Her dört yılda bir düzenlenen ve yalnızca spor değil, bir kültür temsili de olan olimpiyatlar, çok uzun yıllar; hatta yüzyıllar önce de oynanıyordu!
Peki Antik dönemlerin olimpiyat branşları da bugünkü gibi miydi?
Elbette zamanla bu spor branşları da değişti. Ancak bazıları yüzyıllar boyunca günümüze kadar varlığını istikrarlı bir şekilde sürdürüyor. Hangileri onlar?
Antik Olimpiyatlar, o zamanların en büyük dini ve spor etkinliği olarak tarih sahnesindeydi.
Bu muhteşem etkinlik, Zeus’un onuruna düzenlenen kutsal kutlamalardı ve sadece hür erkeklere açıktı. İlk kez M.Ö. 776’da başlayan Olimpiyatlar, zamanla gelişerek sporun ve rekabetin en kutsal ve özgün platformlarından biri hâline geldi.
Olimpiyatlar, başlangıçta sadece bir gün sürerken; zamanla branşlar ve gün sayısı giderek arttı. Başlangıçta yalnızca kısa mesafe koşusu olan stadion yarışıyla başlasa da daha sonra çeşitli branşlar eklenerek oyunlar beş güne kadar yayıldı.

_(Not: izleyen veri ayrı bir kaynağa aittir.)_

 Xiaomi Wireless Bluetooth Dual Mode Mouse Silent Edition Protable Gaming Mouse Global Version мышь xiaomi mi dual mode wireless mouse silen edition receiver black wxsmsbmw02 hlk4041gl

Bu branşlar arasında çift tur koşusu (diaulos), uzun mesafe koşusu (dolichos), pentatlon, güreş, boks, dört atlı savaş arabası yarışı, at yarışı, pankreas (boks), zırhlı koşu ve iki atlı savaş arabası yarışı gibi çeşitli spor dalları yer alıyordu.
Her bir branş, Antik Yunan sporunun farklı yönlerini ve becerilerini temsil ediyordu.
Pentatlon, atletlerin koşu, uzun atlama, cirit atma, disk atma ve güreş gibi farklı yeteneklerini sergiledikleri bir mücadeleydi. Güreş, boks ve dört atlı savaş arabası yarışı gibi branşlar daha çok fiziksel gücün ön plana çıktığı mücadelelerdi. Aynı zamanda at yarışı gibi branşlar da aristokrat sınıfın ilgisini çekiyordu.
Olimpiyatların zirvesinde, tek bir kazanan olurdu ve bu kişiye zeytin yapraklarından bir taç verilirdi. “Yalnızca bir taç mı?” diye düşünmeyin, çünkü o dönemler için zeytin yaprağı büyük bir zenginlik göstergesiydi.
Ayrıca kazananlara politik görevlerde yer verilerek bu şekilde onurlandırılıyorlardı.